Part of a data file
+ + + +
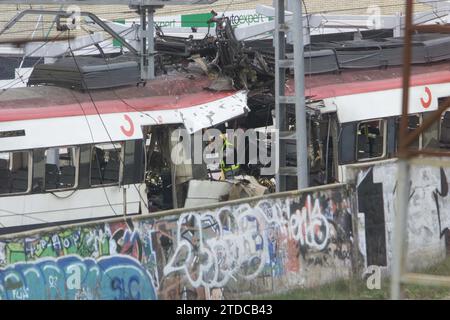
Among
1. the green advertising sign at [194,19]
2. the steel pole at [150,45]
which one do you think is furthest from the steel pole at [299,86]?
the green advertising sign at [194,19]

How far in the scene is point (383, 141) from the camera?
19891mm

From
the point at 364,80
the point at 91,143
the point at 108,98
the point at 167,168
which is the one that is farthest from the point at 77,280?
the point at 364,80

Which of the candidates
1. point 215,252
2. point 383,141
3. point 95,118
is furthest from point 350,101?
point 215,252

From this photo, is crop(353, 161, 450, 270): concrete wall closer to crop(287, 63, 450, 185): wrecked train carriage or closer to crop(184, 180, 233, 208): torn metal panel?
crop(287, 63, 450, 185): wrecked train carriage

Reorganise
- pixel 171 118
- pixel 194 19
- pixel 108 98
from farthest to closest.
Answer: pixel 194 19, pixel 171 118, pixel 108 98

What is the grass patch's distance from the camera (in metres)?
13.5

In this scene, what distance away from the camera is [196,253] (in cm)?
1282

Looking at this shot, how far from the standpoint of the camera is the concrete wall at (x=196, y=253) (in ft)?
38.4

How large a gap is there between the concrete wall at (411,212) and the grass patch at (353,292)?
451mm

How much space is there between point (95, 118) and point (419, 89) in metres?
7.26

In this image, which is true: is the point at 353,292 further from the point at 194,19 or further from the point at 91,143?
the point at 194,19

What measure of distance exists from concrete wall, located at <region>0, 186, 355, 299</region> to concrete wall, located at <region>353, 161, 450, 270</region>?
337 millimetres

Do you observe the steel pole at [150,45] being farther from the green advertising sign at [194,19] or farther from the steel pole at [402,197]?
the green advertising sign at [194,19]

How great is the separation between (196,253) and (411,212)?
4.00 m
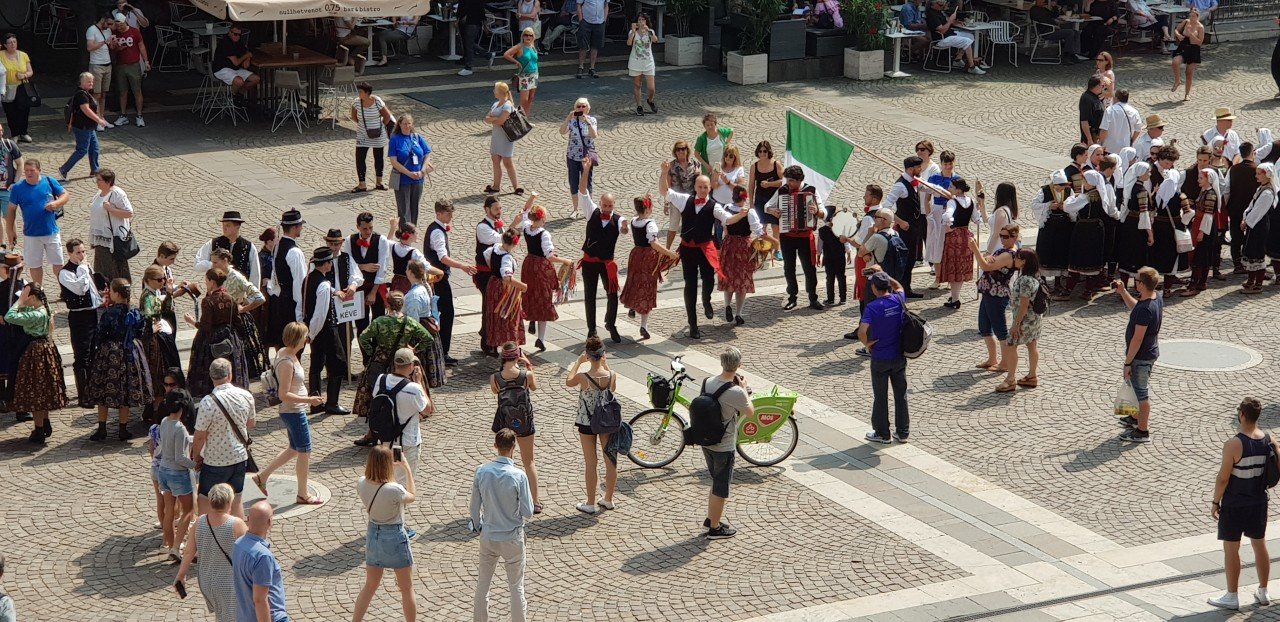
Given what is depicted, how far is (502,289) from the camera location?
603 inches

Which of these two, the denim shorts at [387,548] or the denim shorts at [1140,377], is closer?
the denim shorts at [387,548]

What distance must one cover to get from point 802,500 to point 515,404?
7.94 ft

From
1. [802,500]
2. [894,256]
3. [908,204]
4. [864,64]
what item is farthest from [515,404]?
[864,64]

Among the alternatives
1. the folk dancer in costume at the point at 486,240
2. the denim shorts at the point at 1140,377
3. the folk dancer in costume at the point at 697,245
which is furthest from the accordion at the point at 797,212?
the denim shorts at the point at 1140,377

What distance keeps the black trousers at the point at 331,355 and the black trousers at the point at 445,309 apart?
1.40 m

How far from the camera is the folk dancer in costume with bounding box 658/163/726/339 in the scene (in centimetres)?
1628

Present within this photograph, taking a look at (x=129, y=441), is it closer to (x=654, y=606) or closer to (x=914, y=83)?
(x=654, y=606)

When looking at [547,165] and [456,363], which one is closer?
[456,363]

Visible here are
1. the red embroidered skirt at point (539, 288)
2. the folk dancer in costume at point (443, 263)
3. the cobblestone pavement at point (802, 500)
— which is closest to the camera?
the cobblestone pavement at point (802, 500)

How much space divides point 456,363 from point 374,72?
1414 cm

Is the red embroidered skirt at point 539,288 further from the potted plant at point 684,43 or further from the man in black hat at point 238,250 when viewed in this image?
the potted plant at point 684,43

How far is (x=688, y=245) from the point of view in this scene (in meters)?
16.5

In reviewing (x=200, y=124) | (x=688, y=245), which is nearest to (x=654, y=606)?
(x=688, y=245)

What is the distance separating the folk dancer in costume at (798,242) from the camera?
17.3 metres
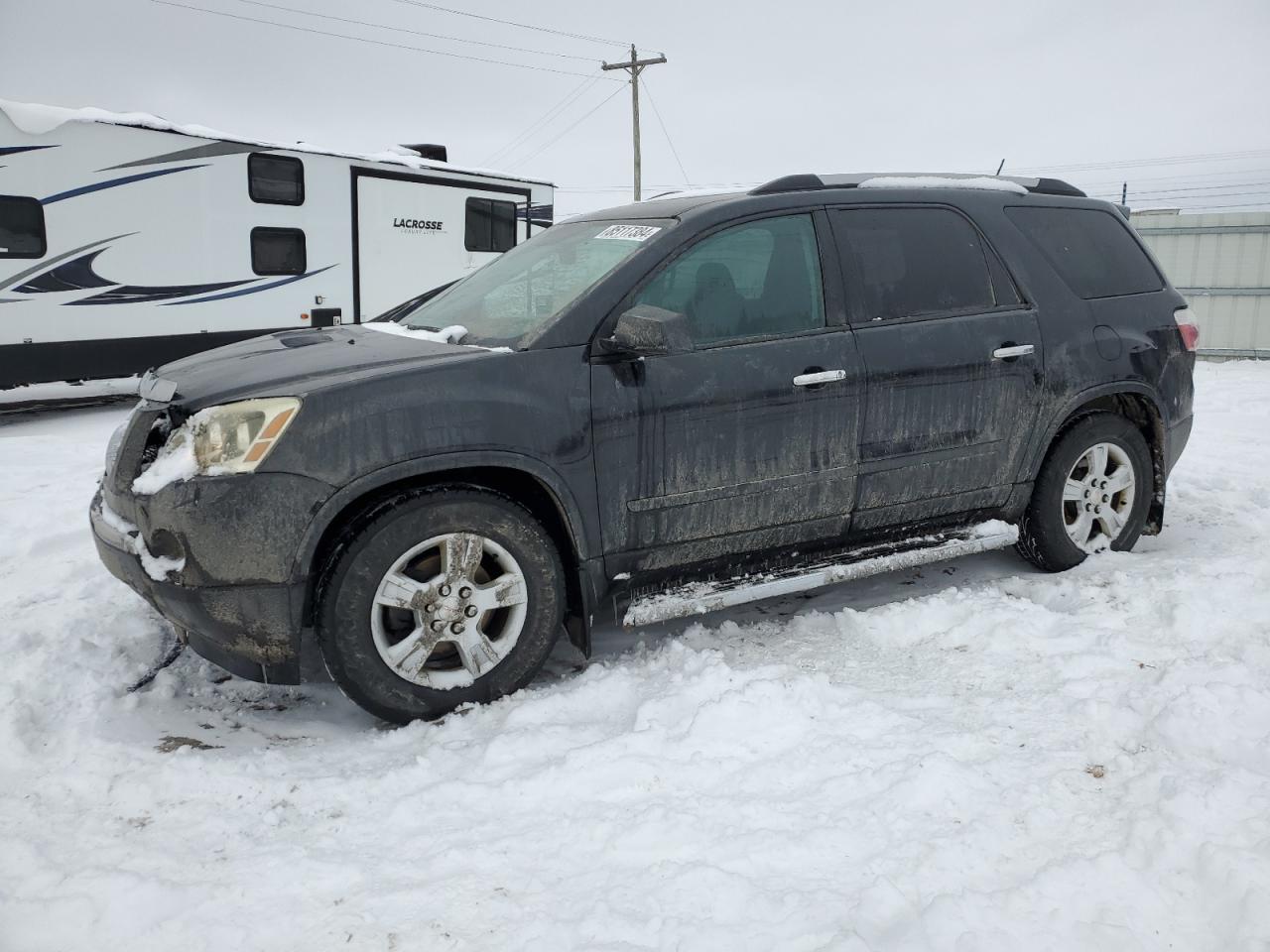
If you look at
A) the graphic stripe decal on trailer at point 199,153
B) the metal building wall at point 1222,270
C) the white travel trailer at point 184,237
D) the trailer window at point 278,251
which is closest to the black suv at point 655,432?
the white travel trailer at point 184,237

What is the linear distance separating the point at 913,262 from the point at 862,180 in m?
0.44

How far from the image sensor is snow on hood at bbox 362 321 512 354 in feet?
11.4

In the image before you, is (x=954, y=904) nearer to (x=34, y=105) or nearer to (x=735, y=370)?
(x=735, y=370)

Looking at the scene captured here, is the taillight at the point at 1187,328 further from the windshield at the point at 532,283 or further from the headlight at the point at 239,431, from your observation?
the headlight at the point at 239,431

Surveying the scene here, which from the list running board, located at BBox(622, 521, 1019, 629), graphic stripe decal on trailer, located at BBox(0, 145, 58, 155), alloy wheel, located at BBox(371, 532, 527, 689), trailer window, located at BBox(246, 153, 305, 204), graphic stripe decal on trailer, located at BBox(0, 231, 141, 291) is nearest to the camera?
alloy wheel, located at BBox(371, 532, 527, 689)

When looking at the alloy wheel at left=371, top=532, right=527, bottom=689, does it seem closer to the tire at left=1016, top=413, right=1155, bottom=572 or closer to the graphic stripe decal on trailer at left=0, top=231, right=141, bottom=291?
the tire at left=1016, top=413, right=1155, bottom=572

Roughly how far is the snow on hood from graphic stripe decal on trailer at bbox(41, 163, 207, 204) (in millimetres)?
6918

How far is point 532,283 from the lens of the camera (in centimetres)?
399

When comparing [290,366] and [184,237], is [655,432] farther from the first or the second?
[184,237]

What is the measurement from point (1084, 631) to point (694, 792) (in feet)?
6.29

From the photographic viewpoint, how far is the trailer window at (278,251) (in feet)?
35.6

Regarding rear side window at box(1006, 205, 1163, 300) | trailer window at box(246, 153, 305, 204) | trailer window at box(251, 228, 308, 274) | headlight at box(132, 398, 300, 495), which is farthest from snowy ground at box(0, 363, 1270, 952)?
trailer window at box(246, 153, 305, 204)

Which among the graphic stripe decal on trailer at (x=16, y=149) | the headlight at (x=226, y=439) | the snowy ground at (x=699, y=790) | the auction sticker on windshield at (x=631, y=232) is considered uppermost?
the graphic stripe decal on trailer at (x=16, y=149)

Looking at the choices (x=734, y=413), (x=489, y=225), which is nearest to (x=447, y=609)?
(x=734, y=413)
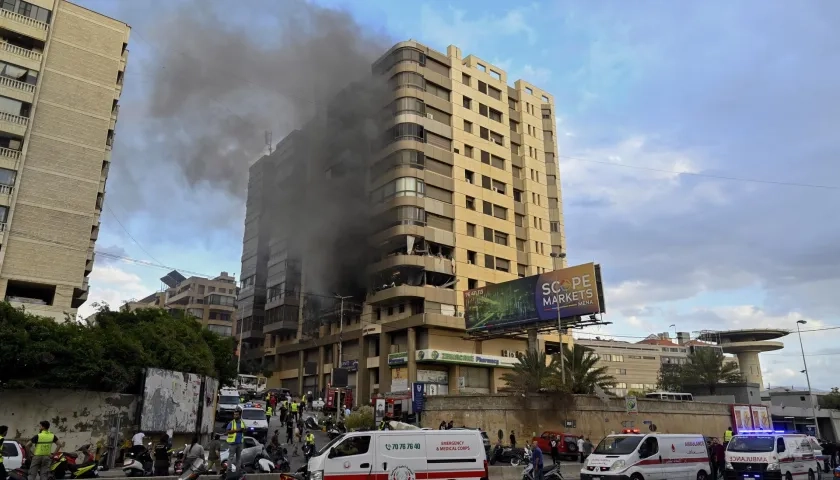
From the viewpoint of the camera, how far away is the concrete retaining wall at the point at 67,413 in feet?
61.2

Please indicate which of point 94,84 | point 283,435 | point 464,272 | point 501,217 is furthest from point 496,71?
point 283,435

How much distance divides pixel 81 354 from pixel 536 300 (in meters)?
31.3

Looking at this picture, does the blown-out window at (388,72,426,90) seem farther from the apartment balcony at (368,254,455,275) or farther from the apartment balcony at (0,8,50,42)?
the apartment balcony at (0,8,50,42)

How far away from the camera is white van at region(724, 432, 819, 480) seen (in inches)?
656

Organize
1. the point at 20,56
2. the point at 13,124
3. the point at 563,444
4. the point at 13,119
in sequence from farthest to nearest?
the point at 20,56
the point at 13,119
the point at 13,124
the point at 563,444

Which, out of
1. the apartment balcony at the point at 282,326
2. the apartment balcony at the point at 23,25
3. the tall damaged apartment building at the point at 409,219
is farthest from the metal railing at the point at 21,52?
the apartment balcony at the point at 282,326

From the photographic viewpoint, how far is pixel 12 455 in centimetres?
→ 1498

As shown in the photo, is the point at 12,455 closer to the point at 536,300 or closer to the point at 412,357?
the point at 536,300

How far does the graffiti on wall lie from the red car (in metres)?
16.2

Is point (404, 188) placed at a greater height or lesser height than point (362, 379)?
greater

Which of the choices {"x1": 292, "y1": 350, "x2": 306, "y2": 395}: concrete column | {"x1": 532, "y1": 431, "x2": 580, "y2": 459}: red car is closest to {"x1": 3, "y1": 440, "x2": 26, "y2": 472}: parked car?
{"x1": 532, "y1": 431, "x2": 580, "y2": 459}: red car

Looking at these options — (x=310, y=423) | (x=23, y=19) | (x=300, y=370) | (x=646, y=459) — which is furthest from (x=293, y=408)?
(x=23, y=19)

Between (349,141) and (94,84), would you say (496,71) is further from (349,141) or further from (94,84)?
(94,84)

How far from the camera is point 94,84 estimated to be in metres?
40.4
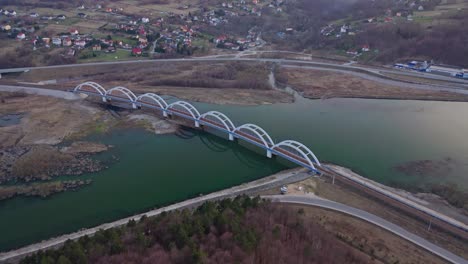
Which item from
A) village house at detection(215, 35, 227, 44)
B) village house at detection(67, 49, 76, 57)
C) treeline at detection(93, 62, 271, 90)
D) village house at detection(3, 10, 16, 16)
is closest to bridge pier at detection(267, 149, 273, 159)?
treeline at detection(93, 62, 271, 90)

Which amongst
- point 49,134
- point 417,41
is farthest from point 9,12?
point 417,41

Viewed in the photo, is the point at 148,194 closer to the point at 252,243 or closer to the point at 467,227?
the point at 252,243

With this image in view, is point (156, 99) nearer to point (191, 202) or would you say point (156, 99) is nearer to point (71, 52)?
point (191, 202)

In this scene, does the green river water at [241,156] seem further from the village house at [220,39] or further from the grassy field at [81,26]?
the grassy field at [81,26]

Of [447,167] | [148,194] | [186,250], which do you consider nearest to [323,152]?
[447,167]

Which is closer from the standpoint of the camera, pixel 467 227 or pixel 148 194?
pixel 467 227

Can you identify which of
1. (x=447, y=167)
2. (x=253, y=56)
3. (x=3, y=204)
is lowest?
(x=3, y=204)

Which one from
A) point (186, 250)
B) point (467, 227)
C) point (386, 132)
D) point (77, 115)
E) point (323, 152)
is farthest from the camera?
point (77, 115)
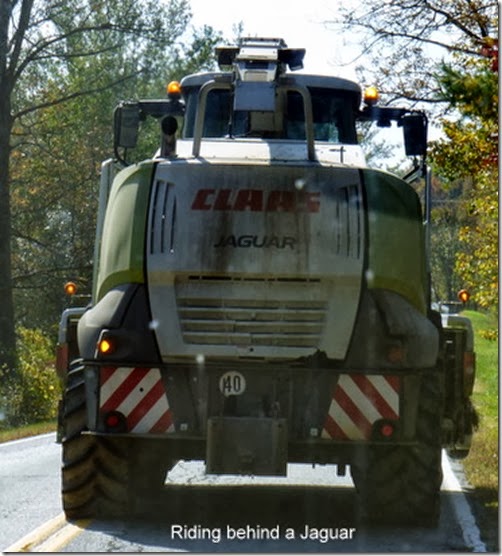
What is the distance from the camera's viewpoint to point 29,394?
89.2ft

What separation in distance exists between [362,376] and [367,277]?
2.13ft

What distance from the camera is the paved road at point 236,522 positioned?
899 centimetres

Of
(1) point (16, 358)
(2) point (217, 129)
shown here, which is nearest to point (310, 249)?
(2) point (217, 129)

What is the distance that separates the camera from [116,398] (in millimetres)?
9477

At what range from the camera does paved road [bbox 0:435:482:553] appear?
8.99 metres

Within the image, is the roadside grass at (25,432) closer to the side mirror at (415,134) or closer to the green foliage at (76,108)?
the green foliage at (76,108)

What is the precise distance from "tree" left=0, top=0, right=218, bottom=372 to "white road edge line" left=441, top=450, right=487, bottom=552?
16927 millimetres

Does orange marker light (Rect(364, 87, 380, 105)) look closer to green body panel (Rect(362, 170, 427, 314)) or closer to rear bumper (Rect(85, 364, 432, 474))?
green body panel (Rect(362, 170, 427, 314))

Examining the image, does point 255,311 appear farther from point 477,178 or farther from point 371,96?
point 477,178

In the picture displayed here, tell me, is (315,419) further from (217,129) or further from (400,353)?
(217,129)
+ + + +
#### [INSTRUCTIONS FOR THE TASK]
Repeat exactly, and only, the lines of the records above, starting with the line that contains "What is the distance that" and ending with the final line, both included.

#### [COMPLETE ANSWER]
What is the distance that separates the camera from [116,398] (in millimetres)?
9477

At what range from the camera does paved road [bbox 0:435:482:553] appear?
8.99 metres

Within the image, is the roadside grass at (25,432) closer to the side mirror at (415,134) or closer to the green foliage at (76,108)?
the green foliage at (76,108)

What is the precise distance from "tree" left=0, top=0, right=218, bottom=372 to "white road edge line" left=441, top=450, right=487, bottom=552?
16927 millimetres

Does orange marker light (Rect(364, 87, 380, 105)) look closer to green body panel (Rect(362, 170, 427, 314)) or closer to rear bumper (Rect(85, 364, 432, 474))?
green body panel (Rect(362, 170, 427, 314))

Examining the image, does point 255,311 appear farther from point 477,178 or farther from point 371,96?
point 477,178

In the picture displayed here, tell me, is (315,419) further from (217,129) or further from (400,353)?
(217,129)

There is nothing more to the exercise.